Quem fez acordo com a Caixa já recebeu a grana - Gabriel Cabral/Folhapress

O recurso foi julgado pelo Supremo em setembro do ano passado. O caso transitou em julgado no fim do mês de março. Neste caso, não há mais possibilidade de novos questionamentos e o processo chega totalmente ao final.

No TRF-3 (Tribunal Regional Federal da 3ª Região), que julga ações de cidadãos de São Paulo e Mato Grosso do Sul, 348 mil ações discutem o tema. O levantamento do tribunal não detalha o tipo de sentença, se favorável ou contra o pedido.

A ação do STF discutiu as perdas em decorrência da aplicação do Plano Collor 2, de fevereiro de 1991. O trabalhador com ação na Justiça tem chance de conseguir a grana mais rapidamente.

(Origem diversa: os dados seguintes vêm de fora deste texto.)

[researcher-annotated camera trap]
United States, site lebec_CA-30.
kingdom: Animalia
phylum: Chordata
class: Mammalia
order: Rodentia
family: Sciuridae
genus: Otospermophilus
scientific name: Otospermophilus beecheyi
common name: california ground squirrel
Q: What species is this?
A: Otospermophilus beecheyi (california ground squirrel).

Quem não pediu talvez não consiga mais. Não há consenso sobre o prazo para pedir a correção. Nas ações das perdas da poupança, a Justiça limitou em 20 anos o prazo para fazer o pedido. Para perdas no FGTS, o limite já foi de 30 anos, mas agora é de cinco.

Não confunda

Há uma outra ação de revisão do saldo do Fundo de Garantia na Justiça, essa mais recente, que trata da aplicação de um índice de inflação na correção da grana dos trabalhadores.

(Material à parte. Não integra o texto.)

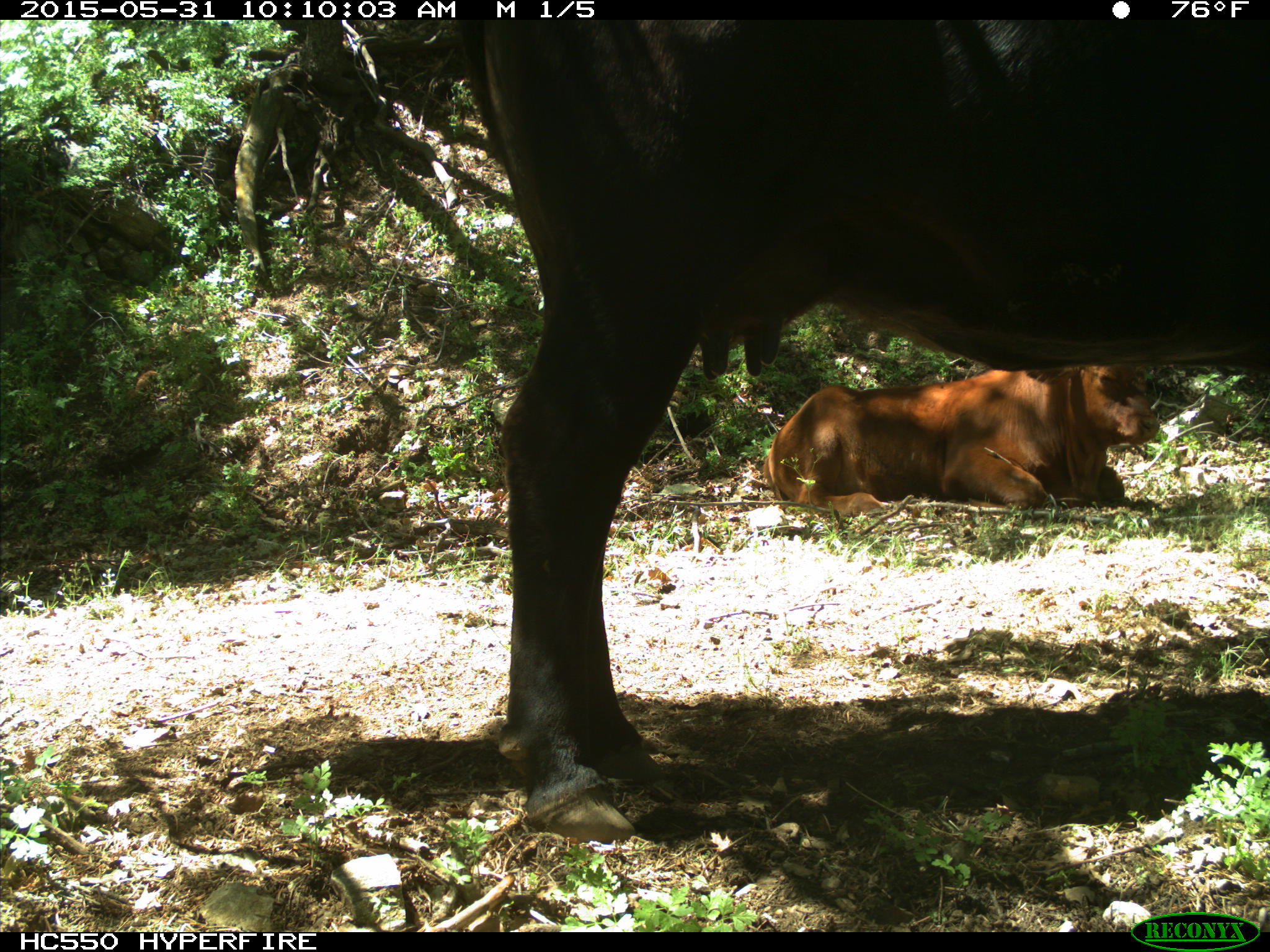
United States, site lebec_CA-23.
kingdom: Animalia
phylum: Chordata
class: Mammalia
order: Artiodactyla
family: Bovidae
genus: Bos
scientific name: Bos taurus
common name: domestic cow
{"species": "Bos taurus (domestic cow)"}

Os pedidos defendem que a TR (taxa referencial), aplicada atualmente na correção do fundo, resulta em perdas, deixando o trabalhador no prejuízo.

No ano passado, o STJ (Superior Tribunal de Justiça) decidiu que não cabe ao judiciário alterar esse índice de correção, pois o fundo tem legislação própria e ela quem definiu a TR.